No One Speaks for Citizen Victims of Marriage-Related Immigration Fraud

By David North on May 27, 2022

Suppose you are a deaf prisoner on death row, an illegal alien with Tay-Sachs (a medical condition unrelated to deafness), unfairly convicted of an ax murder that you say was done by your (illegal alien) cousin.

I don’t know if anyone really meets that description, but if they did they would be in a heap of trouble — and there would be lots of agencies willing to help them.

There would be the American Civil Liberties Union, the Innocence Project, a Tay-Sachs organization, various immigration outfits, and a lawyer-relative of mine who keeps successfully suing a state penal organization for mistreating deaf inmates (and keeps being paid legal fees by the state for her victories).

On the other hand, suppose that you are a totally innocent citizen who was duped into marriage by a (probably younger, probably better looking) alien who married you not because you are a good, warm person, but because the marriage leads to a green card. Said alien having deserted you as soon as the document was issued by the (in this case) obtuse Department of Homeland Security. In all likelihood, a Department of Justice-funded non-profit would have given the scheming alien legal advice and assistance.

Would any agency come to the rescue of you, the citizen?

I have been dealing with this kind of marriage-related immigration fraud for years, constantly hearing from the just-described victims and talking to the handful of activists in this sad field.

The answer is “no”, there is no foundation or government-funded agency that will talk with you, much less defend you in court. None.

While probably no more than 2 or 3 percent of visa-creating marriages fit the description above, maybe 10,000 a year at the most, each such marriage brings heartbreak to the duped citizen, and often financial disaster. This comes in two ways: 1) the citizen spends money trying, in vain, to get the green card revoked and a favorable divorce; 2) judges often award life-long alimony to the alien, who, almost always, earns less than the citizen.

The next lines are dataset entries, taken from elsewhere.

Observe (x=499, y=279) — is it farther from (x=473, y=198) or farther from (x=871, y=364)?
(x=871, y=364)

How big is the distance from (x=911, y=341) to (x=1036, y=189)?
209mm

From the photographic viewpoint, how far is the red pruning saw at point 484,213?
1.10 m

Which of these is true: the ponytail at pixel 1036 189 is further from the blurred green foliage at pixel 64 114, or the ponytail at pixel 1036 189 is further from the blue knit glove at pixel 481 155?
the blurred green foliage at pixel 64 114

In many, though not all, of these cases the alien spouse contends (usually falsely) that the citizen spouse has been abusive. This puts the alien in a position in which the alien can self-petition for legal status on the grounds that the alien is (or was) an immediate relative of a citizen, which leads to a visa that comes with no numerical ceilings. DHS, which does not want to run a set of divorce courts along with its other duties, routinely rules for the alien, and rarely even tells the citizen of the alien’s application. There is pro-alien language in the Violence Against Women Act that facilitates the DHS position.

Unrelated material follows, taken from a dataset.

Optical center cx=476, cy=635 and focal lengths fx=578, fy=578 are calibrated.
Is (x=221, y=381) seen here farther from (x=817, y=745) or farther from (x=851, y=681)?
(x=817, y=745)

Why are the citizen victims of these alien fraudsters so badly represented?

There are several reasons.

In the first place, they are a scattered population in terms of geography and social connections. There are no bars or union halls for them to gather and join forces.

Secondly, and this is painful for me to write, many of them are an inherently disadvantaged population — the very opposite of the cool kids we all knew and sometimes envied in high school and college. They are, by definition, less marriageable than the run of the mill Americans — they had, after all, to look overseas for potential mates.

The aliens meanwhile, in these cases, are not looking for a warm, loving Miss America with a PhD, or for an ego-less Tom Brady — they want someone they can exploit; and so the citizen may be twice the age of the alien, may have limited English, and may be badly damaged in one way or the other. One such victim I am in touch with, for example, has a 100 percent disability rating with the Veterans’ Administration, the result of head injuries caused when his Humvee was hit by an Iraqi missile. In short, many have few advantages beyond U.S. citizenship. (Most of these exploitive marriages are with citizens. An alien can get a green card through marrying a green card holder, but this is longer process, and, of course, there are a lot more citizens than green card holders.)

Other disadvantages include the complex nature of the problem; it is a manipulation of a system totally unknown to other Americans. Then there is a feeling among some observers that the citizen should have known better than to marry the alien in the first place.

Whatever the reason, this is a small, badly exploited citizen population with absolutely no institutional support.